Au grand dam de ses fans dévoués, les délais de livraison d’un album de The Sea and Cake s’avèrent avec le temps de plus en plus longs. Les raisons de cette carence étant largement imputables à la carrière solo et autres activités annexes de ses membres, constitués de barons de la scène rock indépendante de la ville d’Al Capone : l’ex Shrimp Boat Sam Prekop (leader, chant-guitare) et son fervent limier Eric Claridge (basse, également ex Shrimp Boat), le guitariste-pianiste d’Archer Prewitt (ex Coctails) et la batterie de John McEntire (Tortoise, mais faut-il vous faire l’affront des présentations ?). Everybody, nouvelle remise en question artistique, tranche avec les prospections sonores usées sur les trois derniers albums. Leur pop somnambule et immatérielle s’est brusquement solidifiée en une matière brute, lisse comme un roc de granit qui aurait été découpé au laser. Sam Prekop ne cache pas cette fois sa volonté d’accoucher d’un disque rock digne de ce nom, sans artifices. Mais au risque de mettre sa parole en doute, il faut avouer qu’un disque rock conçu selon The Sea and Cake, reste au final un disque de genre inconnu au bataillon.

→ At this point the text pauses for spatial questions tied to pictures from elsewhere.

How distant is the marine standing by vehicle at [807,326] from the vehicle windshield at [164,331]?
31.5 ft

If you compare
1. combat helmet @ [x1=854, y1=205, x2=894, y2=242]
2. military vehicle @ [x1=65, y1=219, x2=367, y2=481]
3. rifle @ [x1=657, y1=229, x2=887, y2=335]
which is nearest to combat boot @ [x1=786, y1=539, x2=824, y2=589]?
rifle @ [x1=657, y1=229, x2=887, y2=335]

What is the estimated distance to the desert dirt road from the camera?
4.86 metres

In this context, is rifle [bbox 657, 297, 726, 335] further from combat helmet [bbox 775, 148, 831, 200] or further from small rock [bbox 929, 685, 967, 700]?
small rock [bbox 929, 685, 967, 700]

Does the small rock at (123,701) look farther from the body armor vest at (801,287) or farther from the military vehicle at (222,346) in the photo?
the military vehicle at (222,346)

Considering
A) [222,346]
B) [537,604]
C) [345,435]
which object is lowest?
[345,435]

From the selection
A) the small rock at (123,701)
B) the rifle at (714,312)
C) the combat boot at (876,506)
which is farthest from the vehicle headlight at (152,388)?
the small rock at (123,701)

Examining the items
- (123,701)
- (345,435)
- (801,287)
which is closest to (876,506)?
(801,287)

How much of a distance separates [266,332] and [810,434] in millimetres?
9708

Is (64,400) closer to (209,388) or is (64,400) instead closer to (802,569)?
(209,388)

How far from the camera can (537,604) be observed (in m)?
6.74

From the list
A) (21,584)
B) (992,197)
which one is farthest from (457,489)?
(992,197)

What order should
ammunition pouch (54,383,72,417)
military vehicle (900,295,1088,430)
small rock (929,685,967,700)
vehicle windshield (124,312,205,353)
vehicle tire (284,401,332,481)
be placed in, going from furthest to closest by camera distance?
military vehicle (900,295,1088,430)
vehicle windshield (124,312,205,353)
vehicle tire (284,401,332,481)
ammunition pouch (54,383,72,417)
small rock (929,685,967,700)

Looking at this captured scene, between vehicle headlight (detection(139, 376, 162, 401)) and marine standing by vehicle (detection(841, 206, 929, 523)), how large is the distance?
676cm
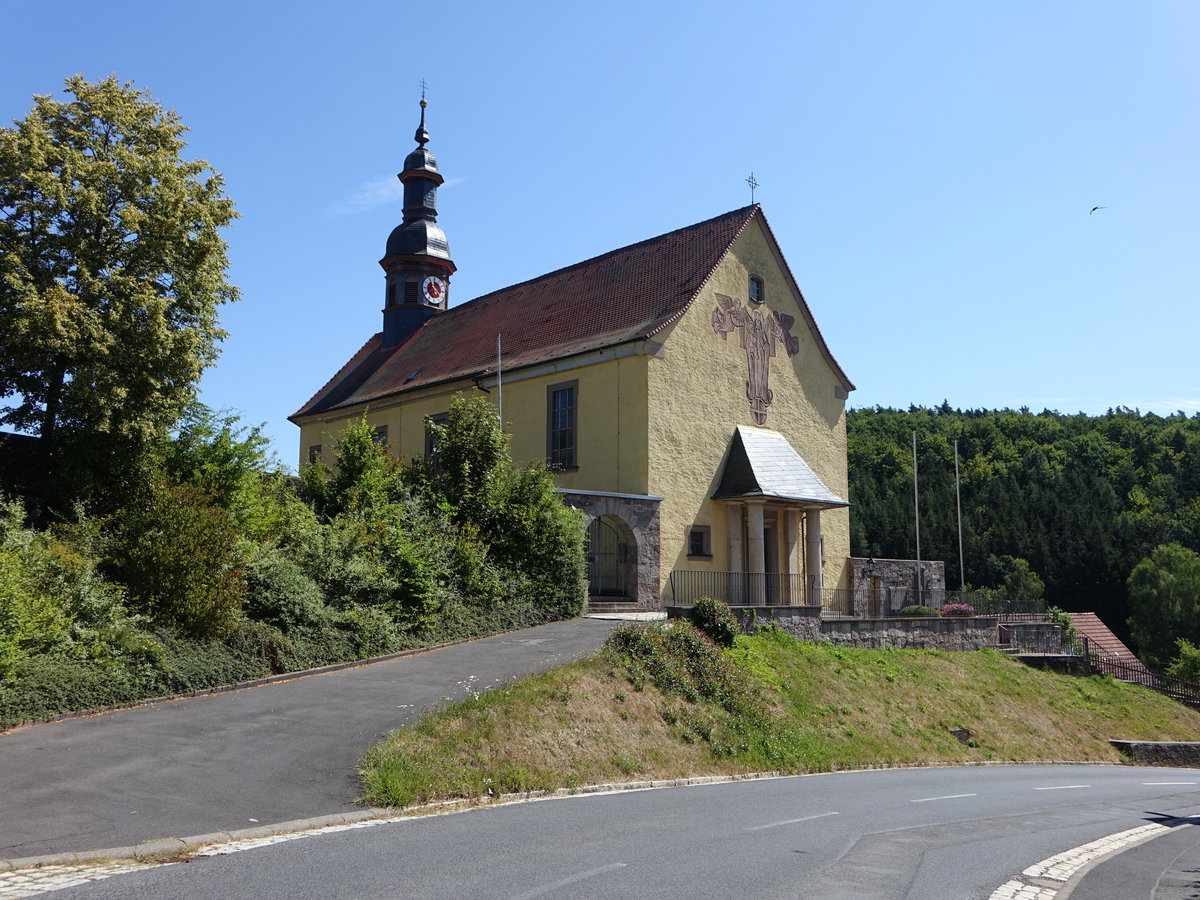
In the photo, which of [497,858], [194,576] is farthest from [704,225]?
[497,858]

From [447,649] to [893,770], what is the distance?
8.11 metres

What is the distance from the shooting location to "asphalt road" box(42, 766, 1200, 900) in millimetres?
7066

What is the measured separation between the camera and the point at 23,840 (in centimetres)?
818

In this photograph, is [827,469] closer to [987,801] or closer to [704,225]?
[704,225]

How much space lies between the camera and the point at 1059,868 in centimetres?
869

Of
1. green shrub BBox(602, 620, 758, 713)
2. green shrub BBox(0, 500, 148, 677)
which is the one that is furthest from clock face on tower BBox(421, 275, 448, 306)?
green shrub BBox(0, 500, 148, 677)

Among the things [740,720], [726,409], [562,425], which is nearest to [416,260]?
[562,425]

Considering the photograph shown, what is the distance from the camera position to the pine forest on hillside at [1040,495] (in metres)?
84.4

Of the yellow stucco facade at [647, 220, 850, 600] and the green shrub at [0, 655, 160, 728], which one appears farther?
the yellow stucco facade at [647, 220, 850, 600]

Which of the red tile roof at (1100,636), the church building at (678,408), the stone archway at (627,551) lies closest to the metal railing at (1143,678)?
the red tile roof at (1100,636)

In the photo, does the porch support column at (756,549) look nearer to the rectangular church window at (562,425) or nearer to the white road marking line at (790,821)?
the rectangular church window at (562,425)

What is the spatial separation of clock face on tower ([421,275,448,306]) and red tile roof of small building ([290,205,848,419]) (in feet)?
8.20

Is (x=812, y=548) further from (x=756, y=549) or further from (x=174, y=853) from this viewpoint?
(x=174, y=853)

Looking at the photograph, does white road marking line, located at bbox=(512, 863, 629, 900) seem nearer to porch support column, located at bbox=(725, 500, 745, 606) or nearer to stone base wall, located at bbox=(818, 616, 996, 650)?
stone base wall, located at bbox=(818, 616, 996, 650)
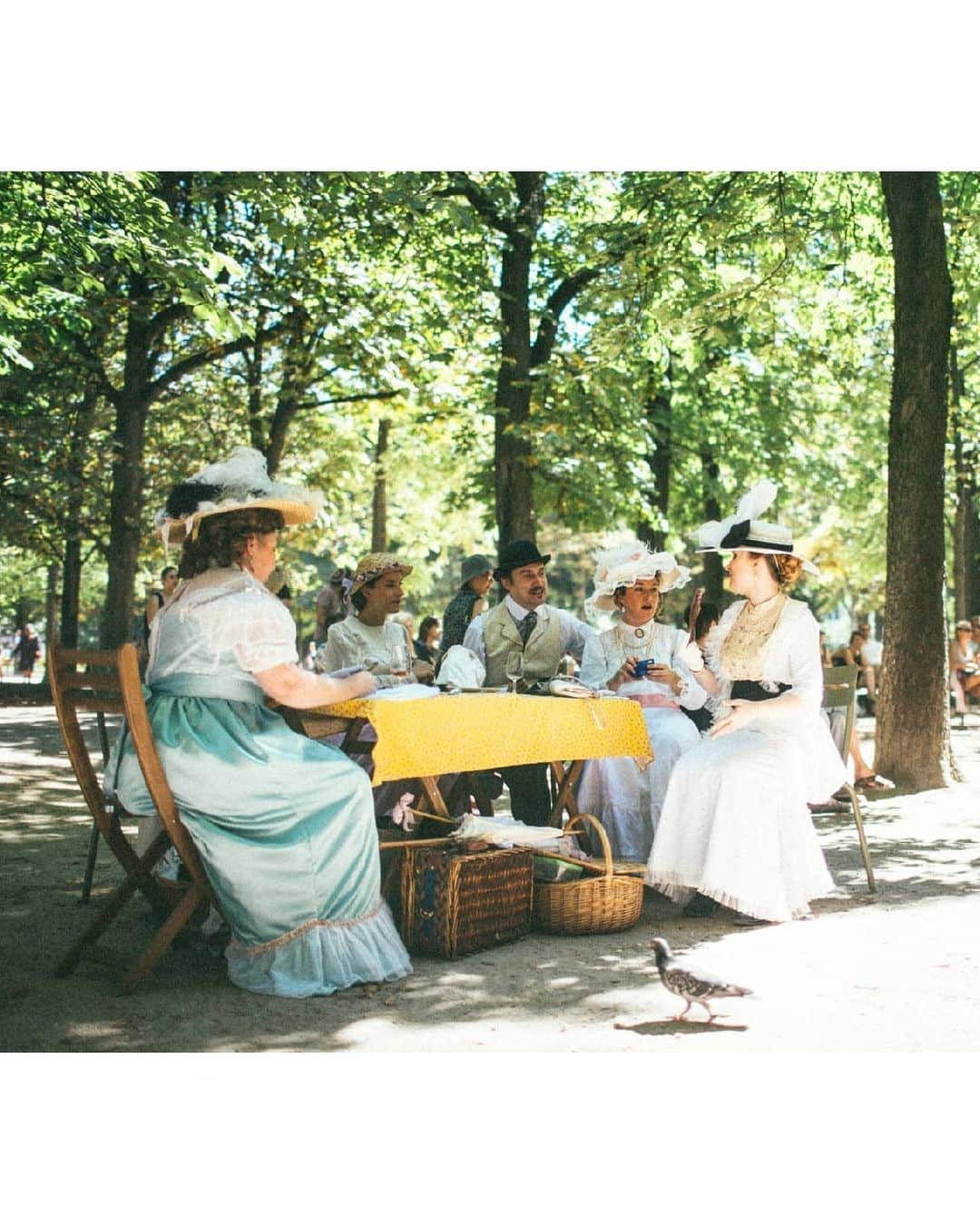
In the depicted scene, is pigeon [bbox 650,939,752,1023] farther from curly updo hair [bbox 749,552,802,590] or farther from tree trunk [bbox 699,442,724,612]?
tree trunk [bbox 699,442,724,612]

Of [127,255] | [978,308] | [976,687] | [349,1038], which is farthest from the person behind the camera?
[976,687]

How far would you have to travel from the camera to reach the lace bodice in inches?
179

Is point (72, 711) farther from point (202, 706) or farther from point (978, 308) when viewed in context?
point (978, 308)

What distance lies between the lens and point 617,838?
6.62 m

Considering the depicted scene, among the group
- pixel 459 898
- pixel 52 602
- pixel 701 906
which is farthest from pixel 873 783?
pixel 52 602

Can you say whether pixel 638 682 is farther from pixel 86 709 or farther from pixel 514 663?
pixel 86 709

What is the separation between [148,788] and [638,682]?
3.25 metres

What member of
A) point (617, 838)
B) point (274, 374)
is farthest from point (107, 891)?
point (274, 374)

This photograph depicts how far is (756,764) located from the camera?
5.66 m

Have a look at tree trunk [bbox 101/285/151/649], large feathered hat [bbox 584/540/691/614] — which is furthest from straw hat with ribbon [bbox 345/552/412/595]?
tree trunk [bbox 101/285/151/649]

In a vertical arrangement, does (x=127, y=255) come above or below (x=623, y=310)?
below

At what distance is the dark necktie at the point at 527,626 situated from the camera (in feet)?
23.5

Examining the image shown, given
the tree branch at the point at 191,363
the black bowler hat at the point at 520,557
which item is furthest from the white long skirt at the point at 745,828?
the tree branch at the point at 191,363
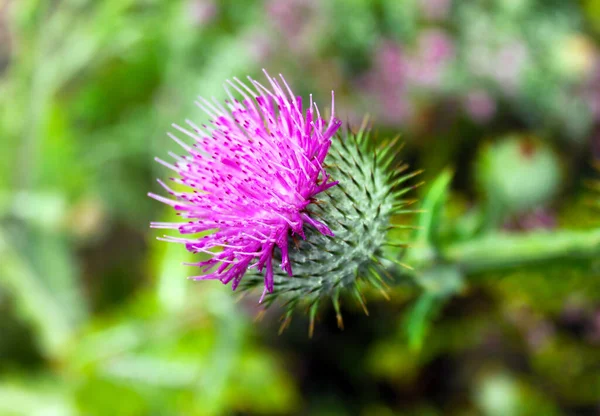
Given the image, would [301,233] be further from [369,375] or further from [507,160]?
[369,375]

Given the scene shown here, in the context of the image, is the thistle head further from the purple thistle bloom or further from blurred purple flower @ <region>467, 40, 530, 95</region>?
blurred purple flower @ <region>467, 40, 530, 95</region>

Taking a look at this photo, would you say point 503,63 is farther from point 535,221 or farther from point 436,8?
point 535,221

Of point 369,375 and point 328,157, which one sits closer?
point 328,157

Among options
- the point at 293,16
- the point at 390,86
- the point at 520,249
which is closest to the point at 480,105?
the point at 390,86

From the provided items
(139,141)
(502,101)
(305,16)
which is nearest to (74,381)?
(139,141)

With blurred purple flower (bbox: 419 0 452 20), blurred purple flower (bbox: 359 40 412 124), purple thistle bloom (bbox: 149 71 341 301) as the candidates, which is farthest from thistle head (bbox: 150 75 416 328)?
blurred purple flower (bbox: 419 0 452 20)
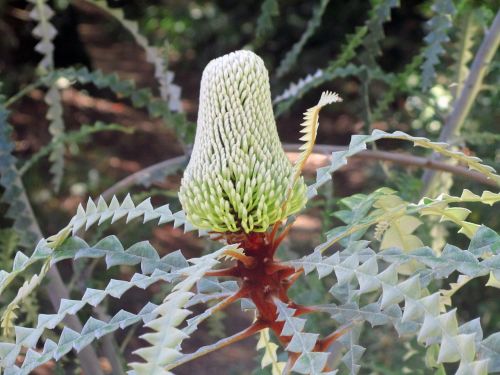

Climats synthétiques en sourdine, le décharné Everybody se polarise donc sur les sacro-saintes guitares et une section rythmique affirmée. Avec le récent renfort du producteur Brian Paulson (Slint, Wilco), l’arme de prédilection d’Archer Prewitt et Sam Prekop se charge d’apporter les couleurs : arpèges impressionnistes, funk blanc, pédale fuzz, ligne claire surf, ou Pedal steel… Toute cette variété de nuances se fondent sans débordement dans des grilles d’accords fouillées et dissidentes. Et comme par miracle, l’alchimie prend. Si l’approche instrumentale se veut sans fioritures, les compositions au format court et sans détours pratiquent l’incision chirurgicale : l’auditeur une fois anesthésié par la voix timide de Prekop succombe au caractère immédiat de “Up On Crutches”, l’optimiste “Too Strong” ou encore “Introduction” et son tempo suave. Seul “Left On”, petite dérive atmosphérique qui ne franchit même pas les 5 minutes, nous rappelle au bon souvenir des temps « post-pop » pas si anciens.
Avec une constance d’inspiration qui ne lui a jamais fait défaut, le quatuor de Chicago parvient encore une fois à réinventer son identité avec brio. Rarement on aura su contenir dans un même écrin exigence sur la masse et élégance en apesanteur.